## Exercise prompt
The answer must be only the lines below from the one holding "FC2PPV 3979656 First" down to the one holding "695d5fa722eb10.20101860.pdf page 7", ends included, printed exactly; please omit all pictures.

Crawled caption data
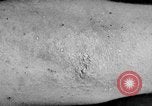 Image of Surgery on Allied soldiers World War 1 France, 1918, second 46 stock footage video 65675042423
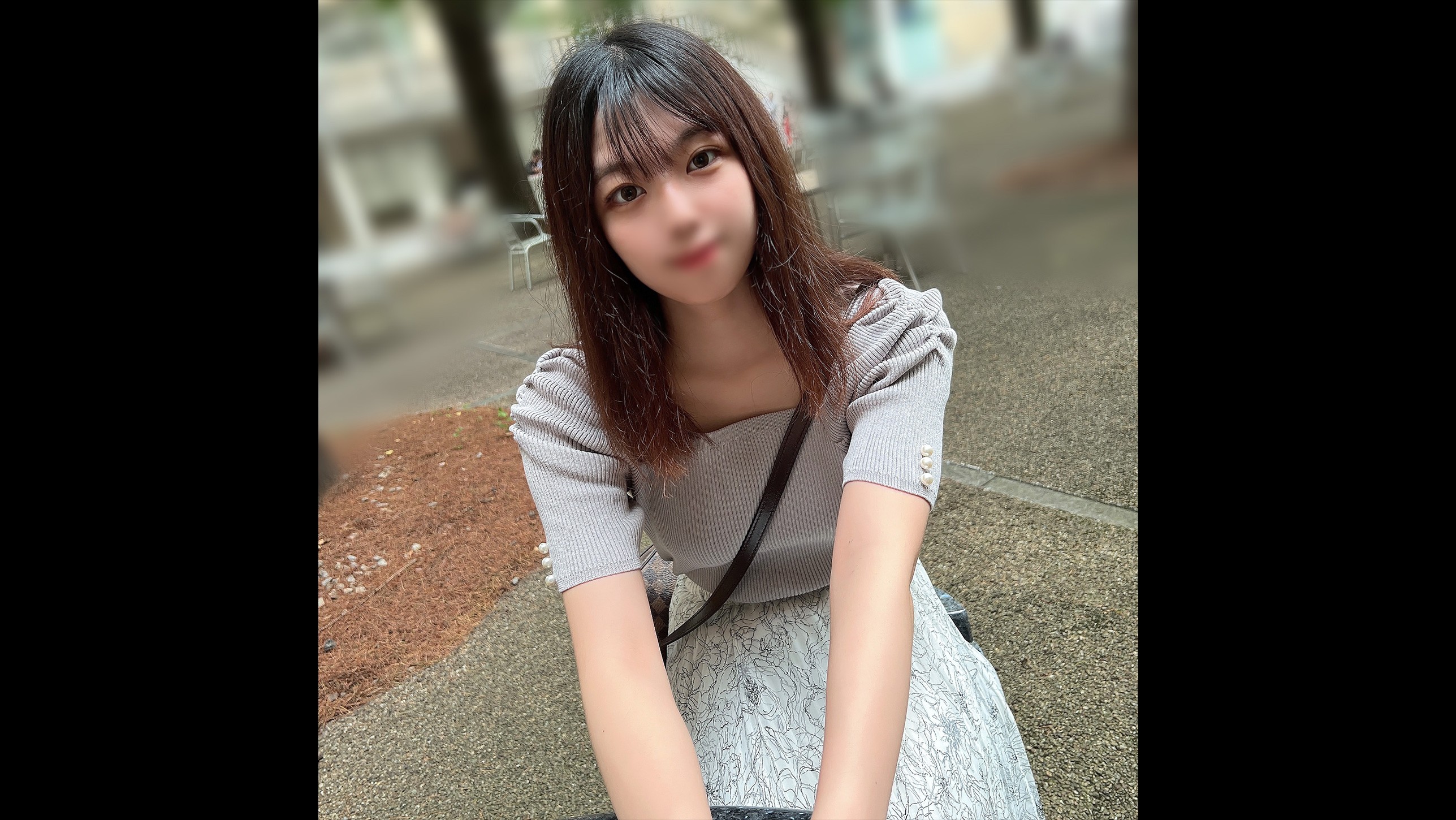 FC2PPV 3979656 First Shooting/Face Appearance! Limited To 3 Days! No, People Are Coming! ? A College Student With Little Experience With Men Is Attending A Class At A Famous University Where She Attends, And When I Take Off Her Underwear, I See Black Bristles&hellip;She Attends The Class Wearing No Panties Or A Bra. In Her Classroom, I Met Her&hellip;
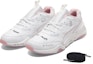 Lookbook (Women)  Sue Tsai x Puma Nova 'Bright White'  369878-01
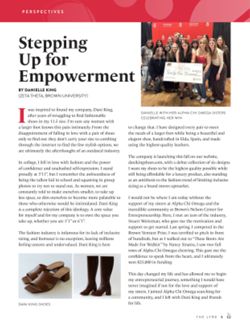 695d5fa722eb10.20101860.pdf page 7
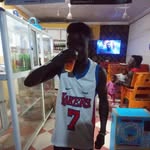ayivibenjamin90@gmail.com - @ayivibenjamin90gmail.com8 - Instagram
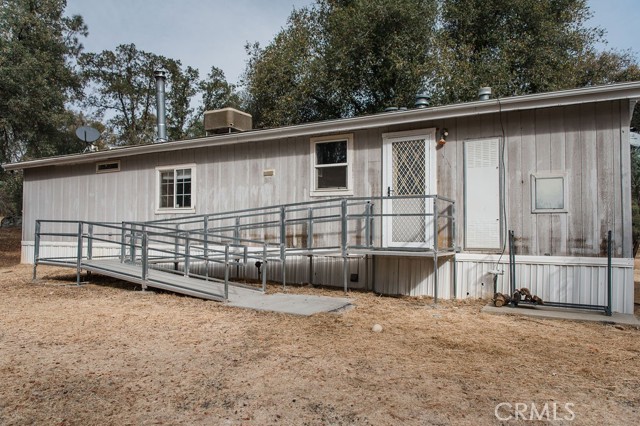 Detail Gallery Image 46 of 51 For 4343 Silver Lane Rd, Mariposa,  CA 95338 - 3 Beds | 2 Baths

## Task output
 FC2PPV 3979656 First Shooting/Face Appearance! Limited To 3 Days! No, People Are Coming! ? A College Student With Little Experience With Men Is Attending A Class At A Famous University Where She Attends, And When I Take Off Her Underwear, I See Black Bristles&hellip;She Attends The Class Wearing No Panties Or A Bra. In Her Classroom, I Met Her&hellip;
 Lookbook (Women)  Sue Tsai x Puma Nova 'Bright White'  369878-01
 695d5fa722eb10.20101860.pdf page 7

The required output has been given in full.